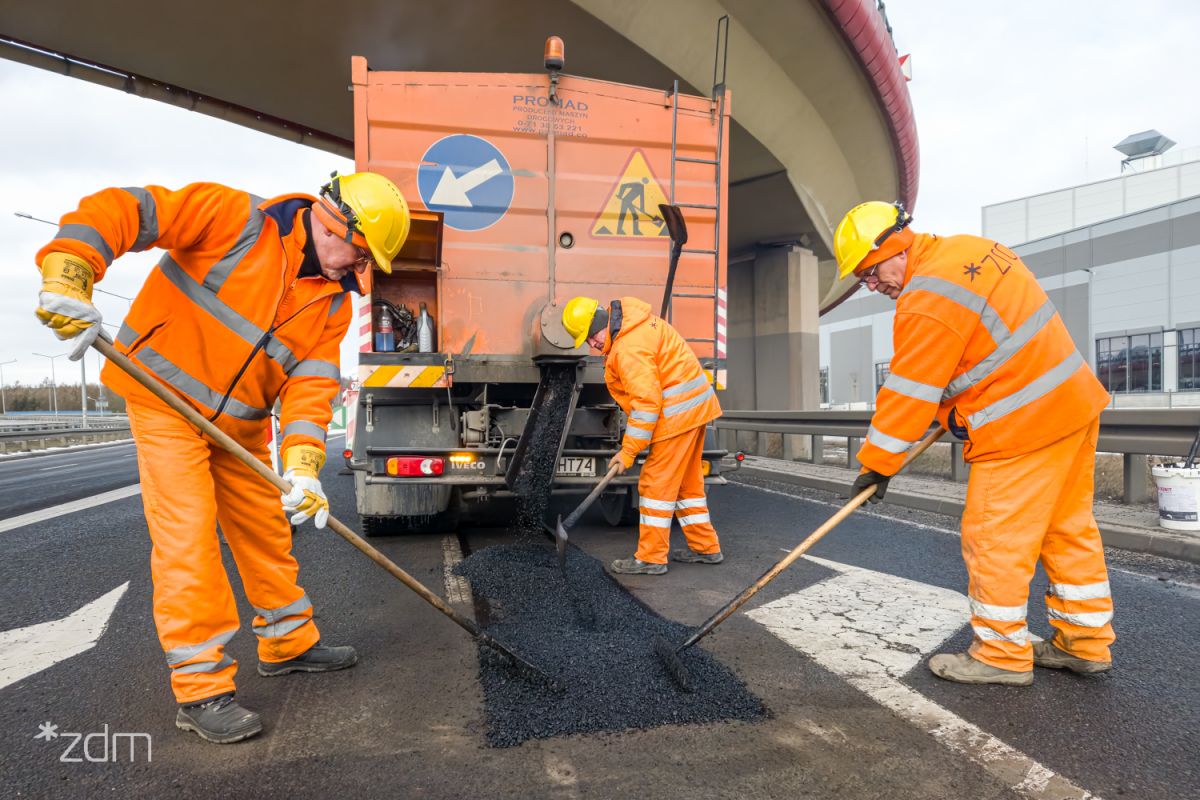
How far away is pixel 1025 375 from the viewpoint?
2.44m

---

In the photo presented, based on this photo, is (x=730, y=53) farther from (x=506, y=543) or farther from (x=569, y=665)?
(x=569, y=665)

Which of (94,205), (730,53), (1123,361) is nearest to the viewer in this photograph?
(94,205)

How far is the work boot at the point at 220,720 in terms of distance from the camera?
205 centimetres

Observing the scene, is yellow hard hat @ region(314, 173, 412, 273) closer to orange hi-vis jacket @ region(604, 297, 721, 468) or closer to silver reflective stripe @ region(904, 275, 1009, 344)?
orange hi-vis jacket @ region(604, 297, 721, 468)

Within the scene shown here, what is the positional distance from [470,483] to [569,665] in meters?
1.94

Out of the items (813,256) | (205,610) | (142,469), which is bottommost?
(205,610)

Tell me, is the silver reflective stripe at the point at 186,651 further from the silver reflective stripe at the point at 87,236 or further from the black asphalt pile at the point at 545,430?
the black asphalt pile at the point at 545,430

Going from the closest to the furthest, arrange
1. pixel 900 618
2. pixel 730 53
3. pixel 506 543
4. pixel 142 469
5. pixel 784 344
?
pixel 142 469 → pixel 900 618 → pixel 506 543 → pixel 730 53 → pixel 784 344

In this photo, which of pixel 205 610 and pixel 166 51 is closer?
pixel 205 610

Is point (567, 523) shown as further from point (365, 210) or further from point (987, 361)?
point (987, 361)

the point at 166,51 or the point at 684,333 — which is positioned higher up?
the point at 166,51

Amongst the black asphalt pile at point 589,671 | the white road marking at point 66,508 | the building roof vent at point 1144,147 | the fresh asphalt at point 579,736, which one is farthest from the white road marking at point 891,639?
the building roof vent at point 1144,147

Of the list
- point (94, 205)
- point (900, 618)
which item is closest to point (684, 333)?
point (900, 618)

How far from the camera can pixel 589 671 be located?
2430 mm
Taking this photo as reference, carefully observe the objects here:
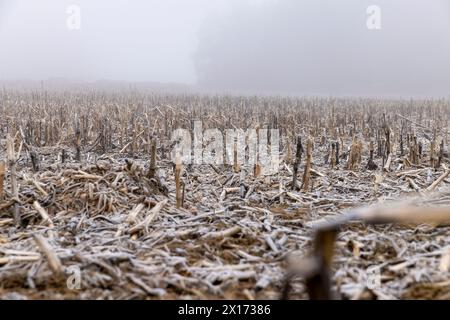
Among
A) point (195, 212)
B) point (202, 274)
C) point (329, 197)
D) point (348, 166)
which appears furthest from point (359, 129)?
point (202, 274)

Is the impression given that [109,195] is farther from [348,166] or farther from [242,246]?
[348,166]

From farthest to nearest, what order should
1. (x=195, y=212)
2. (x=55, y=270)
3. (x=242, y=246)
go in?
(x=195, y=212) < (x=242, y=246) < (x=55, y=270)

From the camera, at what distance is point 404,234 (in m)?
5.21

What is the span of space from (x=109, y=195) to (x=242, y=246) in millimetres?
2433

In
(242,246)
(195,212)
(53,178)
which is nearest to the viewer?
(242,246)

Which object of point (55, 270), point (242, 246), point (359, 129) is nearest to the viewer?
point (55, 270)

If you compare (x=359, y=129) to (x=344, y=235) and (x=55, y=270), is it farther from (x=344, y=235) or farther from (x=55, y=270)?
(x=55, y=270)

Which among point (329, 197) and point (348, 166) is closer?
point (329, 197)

## Work to be completed
State how many lines of the data above contain the word "building". Give only the number.

## Exercise output
2